§ **SELECTION**:
^^^^

It took an audience to solve an audience’s problem of not having many Kannada films to respect, favour and root for. Well, that and the gutsy spontaneity from a filmmaker. Pawan Kumar, the 30-year-old director of the first crowd-funded Kannada film, Lucia, made this lucid.

The Bangalorean, who said that the film began with a murky idea in 2011, followed by various practical challenges, now has offers from viewers to invest in his future films too. He had always been associated with theatre/writing/direction, as his education in school segued into pre-university studies and broke midway engineering. Pawan met performing arts at his school, Vasavi Educational Trust, in Bangalore. His first lesson? “At the school’s play fest, I was taught that theatre also meant performing arts, and not just a cinema hall!”

The ‘theatre guy’ tag followed him to the National College, Bangalore, which fostered the artiste in him. However, he dropped out of engineering. “It was a very technology-oriented ambience, but it gave me an opportunity to set up a drama club. I was busy for two years setting up this club than becoming an engineer.”

This trajectory seemed to him as the only right one, and he took on theatre full-time. With candour, he admits, “In theatre, I was inclined toward acting. But nobody cast me.” So it was time for his own play, The Final Rehearsal (2002), the one he wrote, performed in and directed. His solo performance was a hit, bringing him under the spotlight.

^^^^

§ **AVAILABLE DATA**:
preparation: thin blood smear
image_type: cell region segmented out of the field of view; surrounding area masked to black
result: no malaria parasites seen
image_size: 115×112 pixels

^^^^

§ **WHAT IS ASKED**:
Copy the passage on Pawan Kumar between "The ‘theatre guy’" and "under the spotlight.", inclusive, swapping "spotlight" for "limelight".

§ **FINAL ANSWER**:
The ‘theatre guy’ tag followed him to the National College, Bangalore, which fostered the artiste in him. However, he dropped out of engineering. “It was a very technology-oriented ambience, but it gave me an opportunity to set up a drama club. I was busy for two years setting up this club than becoming an engineer.”

This trajectory seemed to him as the only right one, and he took on theatre full-time. With candour, he admits, “In theatre, I was inclined toward acting. But nobody cast me.” So it was time for his own play, The Final Rehearsal (2002), the one he wrote, performed in and directed. His solo performance was a hit, bringing him under the limelight.